O procedimento estabeleceria a inversão do ônus da prova, que passaria a ser exercido pelos interessados de mercado, responsáveis por indicar quais pedidos de patentes mereceriam o exame substantivo pleno.
Espera-se, com isso, que os interessados, à vista do ambiente concorrencial, se manifestem sobre os pedidos de patentes que guardam relevância e que mereçam ser retirados da fila do procedimento simplificado, bastando para tanto apresentar subsídios técnicos na forma do artigo 31 da Lei nº 9.279, de 1996, motivando o INPI a promover o exame regular e substantivo.
O não exercício dessa salvaguarda seria entendido como um indício de que o pedido de patente não repercutirá no ambiente concorrencial. Ainda que tal percepção dos interessados ocorra após o deferimento e concessão da patente, remanescerá a possibilidade de revisão do ato concessório no âmbito administrativo ou pela via judicial, em menor escala.
Não podemos olvidar que a proposta decorre do quadro danoso que o estoque de pedidos de patentes sem exame e decisão do INPI vem acarretando ao sistema brasileiro de propriedade industrial, ao processo de inovação e ao interesse social. Portanto, trata-se, sim, de medida de exceção, à vista da incapacidade de solução do INPI pelas vias ordinárias e convencionais em curto prazo.

- Entradas listadas

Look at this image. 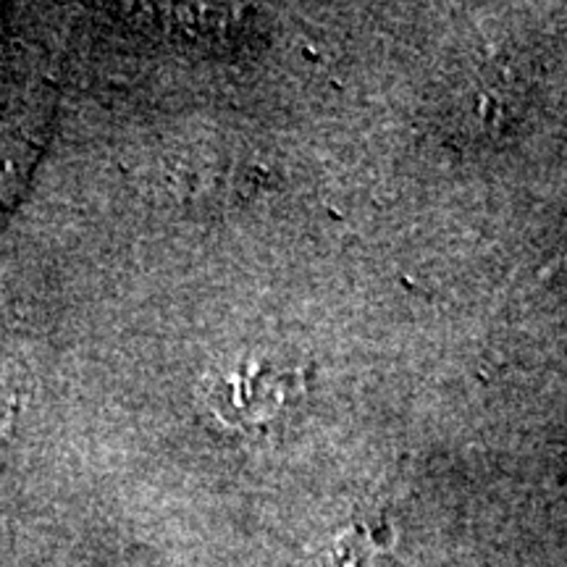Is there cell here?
I'll return each instance as SVG.
<instances>
[{
    "label": "cell",
    "mask_w": 567,
    "mask_h": 567,
    "mask_svg": "<svg viewBox=\"0 0 567 567\" xmlns=\"http://www.w3.org/2000/svg\"><path fill=\"white\" fill-rule=\"evenodd\" d=\"M289 375L274 365H243L218 384L213 405L226 421L237 425H264L281 413L287 402Z\"/></svg>",
    "instance_id": "6da1fadb"
},
{
    "label": "cell",
    "mask_w": 567,
    "mask_h": 567,
    "mask_svg": "<svg viewBox=\"0 0 567 567\" xmlns=\"http://www.w3.org/2000/svg\"><path fill=\"white\" fill-rule=\"evenodd\" d=\"M368 538L365 528H352L350 534L339 536V542L323 555H318L316 567H360L368 557Z\"/></svg>",
    "instance_id": "7a4b0ae2"
}]
</instances>
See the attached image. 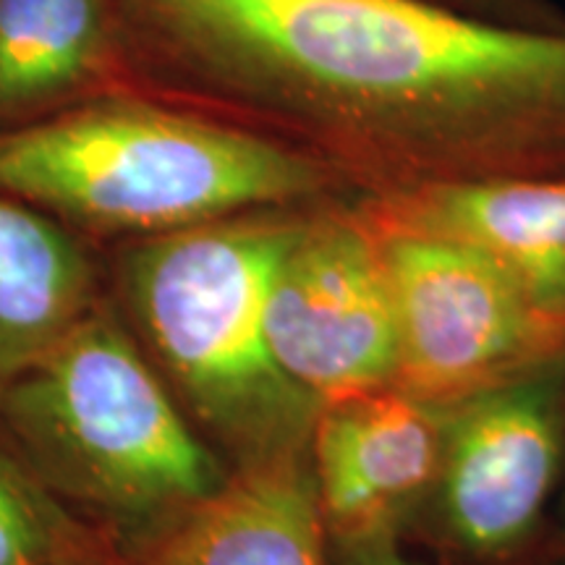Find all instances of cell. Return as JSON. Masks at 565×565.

- Tarefa proposta
Retorne, sem alterações, a passagem do texto sobre o exame de pedidos de patentes que começa em "O não exercício" e vai até "em curto prazo.", incluindo estas últimas palavras.

- Resposta do exercício
O não exercício dessa salvaguarda seria entendido como um indício de que o pedido de patente não repercutirá no ambiente concorrencial. Ainda que tal percepção dos interessados ocorra após o deferimento e concessão da patente, remanescerá a possibilidade de revisão do ato concessório no âmbito administrativo ou pela via judicial, em menor escala.
Não podemos olvidar que a proposta decorre do quadro danoso que o estoque de pedidos de patentes sem exame e decisão do INPI vem acarretando ao sistema brasileiro de propriedade industrial, ao processo de inovação e ao interesse social. Portanto, trata-se, sim, de medida de exceção, à vista da incapacidade de solução do INPI pelas vias ordinárias e convencionais em curto prazo.